→ **Job**
From the passage below on creating customer "wow" moments, extract the stretch from "From now through" through "a great idea.", copying it word for word.

→ **Extract to read**
Illustrated by H.P.Riggs, JR.

In today’s ever changing environment it is important for companies to separate themselves from their competition by creating unforgettable experiences for members of their community (customers, vendors, friends, etc.).  The Disney empire was built on creating “wow” moments and every company strives to do the same. Wow’s are what keeps them coming back and are the cornerstone of customer loyalty. This month, while working with a local insurance agency, we came up with a unique “wow” moment for his company that we believe we should share.

The agent, we’ll call him Joe, works for a large and reputable insurance company. His agency, franchise of sorts, is located in the suburbs of Philadelphia on the New Jersey side of the Delaware River and his target market are the more than 20,000 residents residing in the three towns close to his office.

His agency is relatively new so Joe and his three employees continually seek unique ways to separate his firm from his competitors. We meet monthly to discuss his approach and to brainstorm on how he can improve his business without breaking the bank. Among the many ideas we discussed the following stood out as the most creative.

During our conversation Joe mentioned that he wanted to figure out how to work more closely with a local and very popular cheesesteak / pizza shop in order to gain exposure. The shop is located within walking distance of his agency and the owners recently gave Joe their business. Up until this point he has considered trying the traditional tactics including the ever so  popular “place your card in the bowl and win a lunch” contest. But today, a new idea emerged.

From now through the end of summer Joe will sponsor two pizzas per weekend to be delivered to anonymous customers within his target area. He will pre-pay the pizza shop and allow them to randomly select which customers (delivery only) will receive the surprise pie. Here’s how it will work and why it is a great idea.

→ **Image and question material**

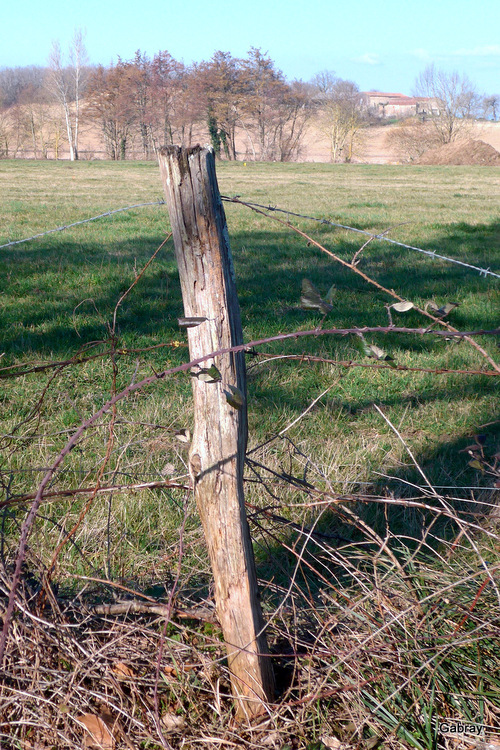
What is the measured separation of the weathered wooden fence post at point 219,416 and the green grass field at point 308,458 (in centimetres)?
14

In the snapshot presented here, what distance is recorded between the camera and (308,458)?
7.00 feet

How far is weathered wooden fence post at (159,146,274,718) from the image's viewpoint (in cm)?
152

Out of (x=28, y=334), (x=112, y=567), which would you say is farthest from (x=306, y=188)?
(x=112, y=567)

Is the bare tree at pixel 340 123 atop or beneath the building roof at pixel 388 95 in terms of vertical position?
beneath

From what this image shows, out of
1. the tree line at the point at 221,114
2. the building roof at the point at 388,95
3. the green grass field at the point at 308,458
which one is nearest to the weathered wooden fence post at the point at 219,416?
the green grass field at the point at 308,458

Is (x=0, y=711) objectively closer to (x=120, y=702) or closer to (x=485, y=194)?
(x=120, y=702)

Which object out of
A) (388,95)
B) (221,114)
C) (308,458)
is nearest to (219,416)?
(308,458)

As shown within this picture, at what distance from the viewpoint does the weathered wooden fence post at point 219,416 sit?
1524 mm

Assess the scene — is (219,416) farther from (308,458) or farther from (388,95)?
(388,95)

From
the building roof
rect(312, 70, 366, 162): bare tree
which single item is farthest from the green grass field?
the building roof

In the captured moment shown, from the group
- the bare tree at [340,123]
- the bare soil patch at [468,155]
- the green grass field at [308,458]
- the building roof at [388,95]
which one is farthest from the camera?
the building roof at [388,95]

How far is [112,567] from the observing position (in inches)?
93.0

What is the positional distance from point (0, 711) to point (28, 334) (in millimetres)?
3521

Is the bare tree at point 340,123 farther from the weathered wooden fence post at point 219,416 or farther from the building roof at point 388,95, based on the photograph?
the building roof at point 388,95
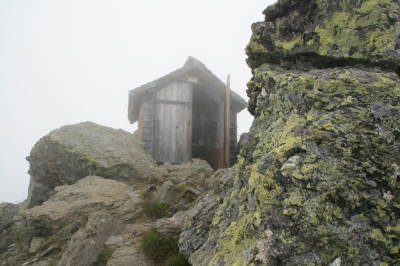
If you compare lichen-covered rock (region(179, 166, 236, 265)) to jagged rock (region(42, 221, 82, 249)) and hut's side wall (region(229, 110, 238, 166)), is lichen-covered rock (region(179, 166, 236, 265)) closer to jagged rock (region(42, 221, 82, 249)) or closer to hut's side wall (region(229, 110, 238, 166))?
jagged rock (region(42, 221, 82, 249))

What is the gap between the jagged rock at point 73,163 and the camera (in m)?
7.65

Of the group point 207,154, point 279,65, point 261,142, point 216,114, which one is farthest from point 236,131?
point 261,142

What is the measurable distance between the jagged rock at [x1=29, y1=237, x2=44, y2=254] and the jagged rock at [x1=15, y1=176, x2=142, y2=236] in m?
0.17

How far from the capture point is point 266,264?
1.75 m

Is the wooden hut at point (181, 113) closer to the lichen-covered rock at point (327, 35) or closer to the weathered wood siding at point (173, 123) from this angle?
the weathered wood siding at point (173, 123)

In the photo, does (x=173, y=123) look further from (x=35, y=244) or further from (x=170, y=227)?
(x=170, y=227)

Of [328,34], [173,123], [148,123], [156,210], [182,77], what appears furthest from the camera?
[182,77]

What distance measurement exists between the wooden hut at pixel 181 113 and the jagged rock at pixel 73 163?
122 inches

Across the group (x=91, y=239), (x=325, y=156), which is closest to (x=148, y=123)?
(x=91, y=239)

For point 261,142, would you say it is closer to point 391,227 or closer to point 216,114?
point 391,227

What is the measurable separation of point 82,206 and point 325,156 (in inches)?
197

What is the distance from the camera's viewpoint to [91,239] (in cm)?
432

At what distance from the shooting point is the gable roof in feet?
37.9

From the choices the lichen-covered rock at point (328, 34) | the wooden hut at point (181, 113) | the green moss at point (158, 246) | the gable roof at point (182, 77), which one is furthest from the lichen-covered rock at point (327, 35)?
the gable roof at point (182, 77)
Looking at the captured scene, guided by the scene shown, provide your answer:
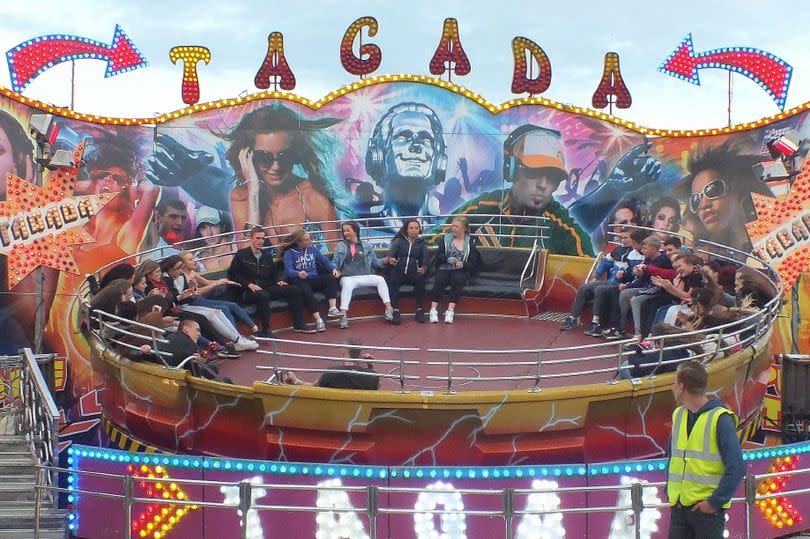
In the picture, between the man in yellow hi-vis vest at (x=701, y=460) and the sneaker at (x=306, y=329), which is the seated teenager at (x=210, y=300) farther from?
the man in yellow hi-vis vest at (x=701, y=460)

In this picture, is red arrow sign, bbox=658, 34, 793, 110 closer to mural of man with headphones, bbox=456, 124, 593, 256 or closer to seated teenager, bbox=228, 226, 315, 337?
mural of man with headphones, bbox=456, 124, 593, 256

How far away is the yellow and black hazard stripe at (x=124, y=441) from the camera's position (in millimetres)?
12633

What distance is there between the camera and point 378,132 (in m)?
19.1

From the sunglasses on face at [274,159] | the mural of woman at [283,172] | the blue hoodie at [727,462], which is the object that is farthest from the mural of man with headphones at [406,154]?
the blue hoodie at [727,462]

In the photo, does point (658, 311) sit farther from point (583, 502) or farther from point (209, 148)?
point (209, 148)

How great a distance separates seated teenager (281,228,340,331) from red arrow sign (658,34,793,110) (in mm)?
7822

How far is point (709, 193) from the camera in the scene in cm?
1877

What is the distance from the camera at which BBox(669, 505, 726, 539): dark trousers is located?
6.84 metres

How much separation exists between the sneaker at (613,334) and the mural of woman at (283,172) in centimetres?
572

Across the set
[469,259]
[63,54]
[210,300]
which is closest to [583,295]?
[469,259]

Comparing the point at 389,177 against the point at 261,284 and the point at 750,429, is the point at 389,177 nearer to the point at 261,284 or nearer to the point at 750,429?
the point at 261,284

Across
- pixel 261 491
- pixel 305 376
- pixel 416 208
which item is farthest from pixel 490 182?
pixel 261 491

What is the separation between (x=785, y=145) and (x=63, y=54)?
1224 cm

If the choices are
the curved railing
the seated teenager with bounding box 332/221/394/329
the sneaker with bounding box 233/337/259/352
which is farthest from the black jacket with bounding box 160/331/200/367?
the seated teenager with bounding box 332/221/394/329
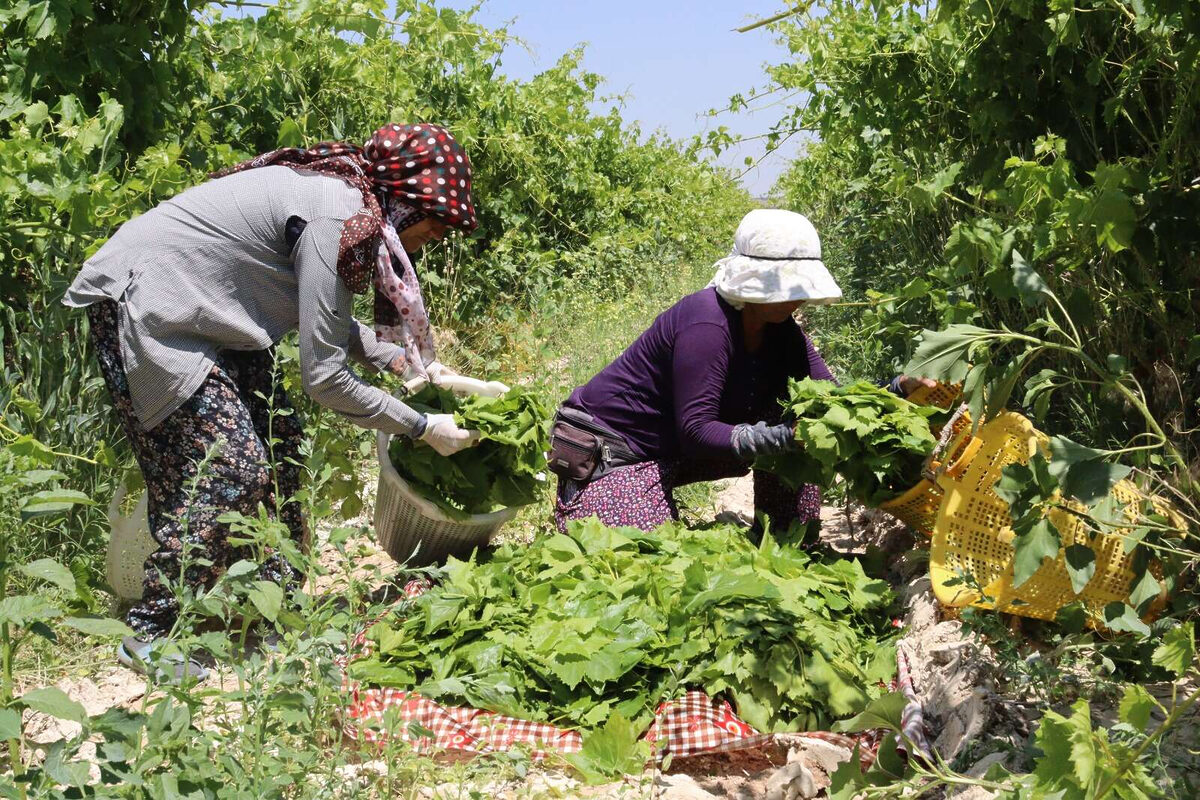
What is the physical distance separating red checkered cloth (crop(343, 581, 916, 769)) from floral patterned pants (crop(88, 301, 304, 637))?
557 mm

→ **The answer**
From now through the end of summer Joe will sponsor two pizzas per weekend to be delivered to anonymous customers within his target area. He will pre-pay the pizza shop and allow them to randomly select which customers (delivery only) will receive the surprise pie. Here’s how it will work and why it is a great idea.